■ **Task description**
Retype the listing below character for character, but leave out the pictures.

━━━

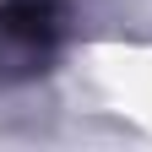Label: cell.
Masks as SVG:
<instances>
[{
  "mask_svg": "<svg viewBox=\"0 0 152 152\" xmlns=\"http://www.w3.org/2000/svg\"><path fill=\"white\" fill-rule=\"evenodd\" d=\"M60 44V0H0V60H44Z\"/></svg>",
  "mask_w": 152,
  "mask_h": 152,
  "instance_id": "cell-1",
  "label": "cell"
}]
</instances>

━━━

■ **Solution**
Label: cell.
Masks as SVG:
<instances>
[{
  "mask_svg": "<svg viewBox=\"0 0 152 152\" xmlns=\"http://www.w3.org/2000/svg\"><path fill=\"white\" fill-rule=\"evenodd\" d=\"M60 44V0H0V60H44Z\"/></svg>",
  "mask_w": 152,
  "mask_h": 152,
  "instance_id": "cell-1",
  "label": "cell"
}]
</instances>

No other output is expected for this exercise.